Monday, November 12, 2007

 

The City Won’t Get Better By Getting Bigger

A newspaper columnist took issue with our Benchmark City comparison in a column this weekend stating that Pittsburgh’s problem is that it is just not big enough to solve its problems. Cities like Charlotte, Omaha, Columbus, and Salt Lake can get bigger by annexation and thus right-size their costs, according to the columnist. “That's the key to survival in a commuter age: A city must capture where citizens make money and spend money for a stable tax base”.

Well, if Pittsburgh got bigger and essentially became Allegheny County, the population drain would not be solved since the County is still losing population and it would be likely that even more residents would flee the new borders to escape the larger metropolitan City.

It can’t just be size: the Benchmark City performs better because it has fewer sources of local taxation, does not spend nearly as much on general services, does not have the level of authority employment, and, on a key component, its schools are not taxing and spending at the level Pittsburgh does.

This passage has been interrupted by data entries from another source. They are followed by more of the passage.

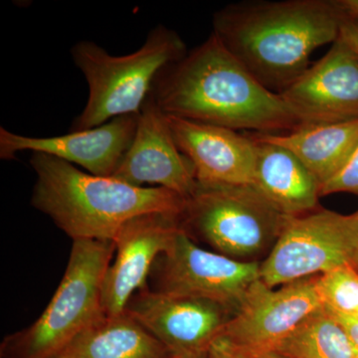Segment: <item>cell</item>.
Wrapping results in <instances>:
<instances>
[{
    "label": "cell",
    "mask_w": 358,
    "mask_h": 358,
    "mask_svg": "<svg viewBox=\"0 0 358 358\" xmlns=\"http://www.w3.org/2000/svg\"><path fill=\"white\" fill-rule=\"evenodd\" d=\"M299 127L358 120V55L339 38L279 94Z\"/></svg>",
    "instance_id": "obj_11"
},
{
    "label": "cell",
    "mask_w": 358,
    "mask_h": 358,
    "mask_svg": "<svg viewBox=\"0 0 358 358\" xmlns=\"http://www.w3.org/2000/svg\"><path fill=\"white\" fill-rule=\"evenodd\" d=\"M346 15L358 20V0H338Z\"/></svg>",
    "instance_id": "obj_26"
},
{
    "label": "cell",
    "mask_w": 358,
    "mask_h": 358,
    "mask_svg": "<svg viewBox=\"0 0 358 358\" xmlns=\"http://www.w3.org/2000/svg\"><path fill=\"white\" fill-rule=\"evenodd\" d=\"M152 96L167 115L235 131L278 134L299 127L281 96L265 88L213 33L159 73Z\"/></svg>",
    "instance_id": "obj_1"
},
{
    "label": "cell",
    "mask_w": 358,
    "mask_h": 358,
    "mask_svg": "<svg viewBox=\"0 0 358 358\" xmlns=\"http://www.w3.org/2000/svg\"><path fill=\"white\" fill-rule=\"evenodd\" d=\"M114 241L75 240L62 281L39 319L8 336L2 350L10 358H55L100 319L103 285Z\"/></svg>",
    "instance_id": "obj_5"
},
{
    "label": "cell",
    "mask_w": 358,
    "mask_h": 358,
    "mask_svg": "<svg viewBox=\"0 0 358 358\" xmlns=\"http://www.w3.org/2000/svg\"><path fill=\"white\" fill-rule=\"evenodd\" d=\"M272 350L293 358H357L343 327L324 308Z\"/></svg>",
    "instance_id": "obj_19"
},
{
    "label": "cell",
    "mask_w": 358,
    "mask_h": 358,
    "mask_svg": "<svg viewBox=\"0 0 358 358\" xmlns=\"http://www.w3.org/2000/svg\"><path fill=\"white\" fill-rule=\"evenodd\" d=\"M55 358H71L70 357H68L67 355H65V353H63V355H59V357Z\"/></svg>",
    "instance_id": "obj_29"
},
{
    "label": "cell",
    "mask_w": 358,
    "mask_h": 358,
    "mask_svg": "<svg viewBox=\"0 0 358 358\" xmlns=\"http://www.w3.org/2000/svg\"><path fill=\"white\" fill-rule=\"evenodd\" d=\"M338 192H348L358 195V148L345 169L333 180L322 186L320 195L326 196V195Z\"/></svg>",
    "instance_id": "obj_21"
},
{
    "label": "cell",
    "mask_w": 358,
    "mask_h": 358,
    "mask_svg": "<svg viewBox=\"0 0 358 358\" xmlns=\"http://www.w3.org/2000/svg\"><path fill=\"white\" fill-rule=\"evenodd\" d=\"M210 358H249L246 350L231 341L225 336H220L212 343L208 350Z\"/></svg>",
    "instance_id": "obj_22"
},
{
    "label": "cell",
    "mask_w": 358,
    "mask_h": 358,
    "mask_svg": "<svg viewBox=\"0 0 358 358\" xmlns=\"http://www.w3.org/2000/svg\"><path fill=\"white\" fill-rule=\"evenodd\" d=\"M296 155L320 185L348 166L358 148V120L300 126L284 134H260Z\"/></svg>",
    "instance_id": "obj_17"
},
{
    "label": "cell",
    "mask_w": 358,
    "mask_h": 358,
    "mask_svg": "<svg viewBox=\"0 0 358 358\" xmlns=\"http://www.w3.org/2000/svg\"><path fill=\"white\" fill-rule=\"evenodd\" d=\"M355 219V243H353V251L352 258V265L358 270V211L353 213Z\"/></svg>",
    "instance_id": "obj_27"
},
{
    "label": "cell",
    "mask_w": 358,
    "mask_h": 358,
    "mask_svg": "<svg viewBox=\"0 0 358 358\" xmlns=\"http://www.w3.org/2000/svg\"><path fill=\"white\" fill-rule=\"evenodd\" d=\"M355 215L315 209L291 216L268 255L261 280L270 288L352 265Z\"/></svg>",
    "instance_id": "obj_7"
},
{
    "label": "cell",
    "mask_w": 358,
    "mask_h": 358,
    "mask_svg": "<svg viewBox=\"0 0 358 358\" xmlns=\"http://www.w3.org/2000/svg\"><path fill=\"white\" fill-rule=\"evenodd\" d=\"M339 38L343 39L358 55V20L346 15L341 24Z\"/></svg>",
    "instance_id": "obj_24"
},
{
    "label": "cell",
    "mask_w": 358,
    "mask_h": 358,
    "mask_svg": "<svg viewBox=\"0 0 358 358\" xmlns=\"http://www.w3.org/2000/svg\"><path fill=\"white\" fill-rule=\"evenodd\" d=\"M253 185L287 216H299L317 209L322 185L300 159L287 148L266 140L260 134Z\"/></svg>",
    "instance_id": "obj_16"
},
{
    "label": "cell",
    "mask_w": 358,
    "mask_h": 358,
    "mask_svg": "<svg viewBox=\"0 0 358 358\" xmlns=\"http://www.w3.org/2000/svg\"><path fill=\"white\" fill-rule=\"evenodd\" d=\"M71 358H176L162 341L128 313L103 315L64 352Z\"/></svg>",
    "instance_id": "obj_18"
},
{
    "label": "cell",
    "mask_w": 358,
    "mask_h": 358,
    "mask_svg": "<svg viewBox=\"0 0 358 358\" xmlns=\"http://www.w3.org/2000/svg\"><path fill=\"white\" fill-rule=\"evenodd\" d=\"M253 185L197 181L179 221L192 238L219 254L243 262H262L287 221Z\"/></svg>",
    "instance_id": "obj_6"
},
{
    "label": "cell",
    "mask_w": 358,
    "mask_h": 358,
    "mask_svg": "<svg viewBox=\"0 0 358 358\" xmlns=\"http://www.w3.org/2000/svg\"><path fill=\"white\" fill-rule=\"evenodd\" d=\"M176 358H210L209 357L208 352L192 353V355H178Z\"/></svg>",
    "instance_id": "obj_28"
},
{
    "label": "cell",
    "mask_w": 358,
    "mask_h": 358,
    "mask_svg": "<svg viewBox=\"0 0 358 358\" xmlns=\"http://www.w3.org/2000/svg\"><path fill=\"white\" fill-rule=\"evenodd\" d=\"M124 312L178 355L208 352L236 315L218 301L148 287L131 296Z\"/></svg>",
    "instance_id": "obj_9"
},
{
    "label": "cell",
    "mask_w": 358,
    "mask_h": 358,
    "mask_svg": "<svg viewBox=\"0 0 358 358\" xmlns=\"http://www.w3.org/2000/svg\"><path fill=\"white\" fill-rule=\"evenodd\" d=\"M138 115H122L96 128L51 138H32L0 128V159H15L30 150L52 155L98 176H112L138 128Z\"/></svg>",
    "instance_id": "obj_14"
},
{
    "label": "cell",
    "mask_w": 358,
    "mask_h": 358,
    "mask_svg": "<svg viewBox=\"0 0 358 358\" xmlns=\"http://www.w3.org/2000/svg\"><path fill=\"white\" fill-rule=\"evenodd\" d=\"M186 53L178 33L162 25L148 33L143 46L129 55L113 56L95 42H78L71 54L88 83L89 96L71 131L96 128L122 115H140L159 73Z\"/></svg>",
    "instance_id": "obj_4"
},
{
    "label": "cell",
    "mask_w": 358,
    "mask_h": 358,
    "mask_svg": "<svg viewBox=\"0 0 358 358\" xmlns=\"http://www.w3.org/2000/svg\"><path fill=\"white\" fill-rule=\"evenodd\" d=\"M179 217L173 214H145L122 226L115 238V260L103 285L106 315H121L131 296L148 288L155 261L166 251L180 228Z\"/></svg>",
    "instance_id": "obj_12"
},
{
    "label": "cell",
    "mask_w": 358,
    "mask_h": 358,
    "mask_svg": "<svg viewBox=\"0 0 358 358\" xmlns=\"http://www.w3.org/2000/svg\"><path fill=\"white\" fill-rule=\"evenodd\" d=\"M315 277L270 288L258 280L222 336L248 350H273L322 308Z\"/></svg>",
    "instance_id": "obj_10"
},
{
    "label": "cell",
    "mask_w": 358,
    "mask_h": 358,
    "mask_svg": "<svg viewBox=\"0 0 358 358\" xmlns=\"http://www.w3.org/2000/svg\"><path fill=\"white\" fill-rule=\"evenodd\" d=\"M261 262H243L207 251L179 228L150 275V289L200 296L239 310L260 277Z\"/></svg>",
    "instance_id": "obj_8"
},
{
    "label": "cell",
    "mask_w": 358,
    "mask_h": 358,
    "mask_svg": "<svg viewBox=\"0 0 358 358\" xmlns=\"http://www.w3.org/2000/svg\"><path fill=\"white\" fill-rule=\"evenodd\" d=\"M113 178L145 187L155 185L188 199L197 186L192 162L178 150L166 115L152 94L138 115V128Z\"/></svg>",
    "instance_id": "obj_13"
},
{
    "label": "cell",
    "mask_w": 358,
    "mask_h": 358,
    "mask_svg": "<svg viewBox=\"0 0 358 358\" xmlns=\"http://www.w3.org/2000/svg\"><path fill=\"white\" fill-rule=\"evenodd\" d=\"M181 154L192 162L199 182L252 185L257 141L235 129L167 115Z\"/></svg>",
    "instance_id": "obj_15"
},
{
    "label": "cell",
    "mask_w": 358,
    "mask_h": 358,
    "mask_svg": "<svg viewBox=\"0 0 358 358\" xmlns=\"http://www.w3.org/2000/svg\"><path fill=\"white\" fill-rule=\"evenodd\" d=\"M353 317H355V319H357L358 320V310H357V312L355 313V315H352Z\"/></svg>",
    "instance_id": "obj_30"
},
{
    "label": "cell",
    "mask_w": 358,
    "mask_h": 358,
    "mask_svg": "<svg viewBox=\"0 0 358 358\" xmlns=\"http://www.w3.org/2000/svg\"><path fill=\"white\" fill-rule=\"evenodd\" d=\"M246 350L247 355H248L249 358H293L288 357V355H282V353L281 352H275V350Z\"/></svg>",
    "instance_id": "obj_25"
},
{
    "label": "cell",
    "mask_w": 358,
    "mask_h": 358,
    "mask_svg": "<svg viewBox=\"0 0 358 358\" xmlns=\"http://www.w3.org/2000/svg\"><path fill=\"white\" fill-rule=\"evenodd\" d=\"M31 204L75 240L114 241L128 221L150 213L180 216L186 199L162 187H138L98 176L52 155L34 152Z\"/></svg>",
    "instance_id": "obj_3"
},
{
    "label": "cell",
    "mask_w": 358,
    "mask_h": 358,
    "mask_svg": "<svg viewBox=\"0 0 358 358\" xmlns=\"http://www.w3.org/2000/svg\"><path fill=\"white\" fill-rule=\"evenodd\" d=\"M331 315L343 327L350 345L352 346L355 357L358 358V320L350 317V315H334V313H331Z\"/></svg>",
    "instance_id": "obj_23"
},
{
    "label": "cell",
    "mask_w": 358,
    "mask_h": 358,
    "mask_svg": "<svg viewBox=\"0 0 358 358\" xmlns=\"http://www.w3.org/2000/svg\"><path fill=\"white\" fill-rule=\"evenodd\" d=\"M346 14L338 0L231 4L213 16V34L275 94L307 71L315 49L338 39Z\"/></svg>",
    "instance_id": "obj_2"
},
{
    "label": "cell",
    "mask_w": 358,
    "mask_h": 358,
    "mask_svg": "<svg viewBox=\"0 0 358 358\" xmlns=\"http://www.w3.org/2000/svg\"><path fill=\"white\" fill-rule=\"evenodd\" d=\"M315 287L327 312L350 317L357 312L358 270L350 264L317 275Z\"/></svg>",
    "instance_id": "obj_20"
}]
</instances>
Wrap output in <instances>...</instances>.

None of the cities has a local option 1 percent sales tax that was intended to relieve the City of the costs of cultural assets and provide tax relief.

Taking in more taxpayers by annexation is not likely to happen, as the columnist later points out. The columnist also notes that moving to a countywide police force or solving the pension crisis is just not “on the radar now” and “won’t be easy to figure out”. The City and its overseers could be moving to a 401K plan for all new employees and could be combining services with the County—we’ve been recommending those moves for years, but to no avail. The City is looking for a bailout, and luckily, there does not seem to be any movement in that direction.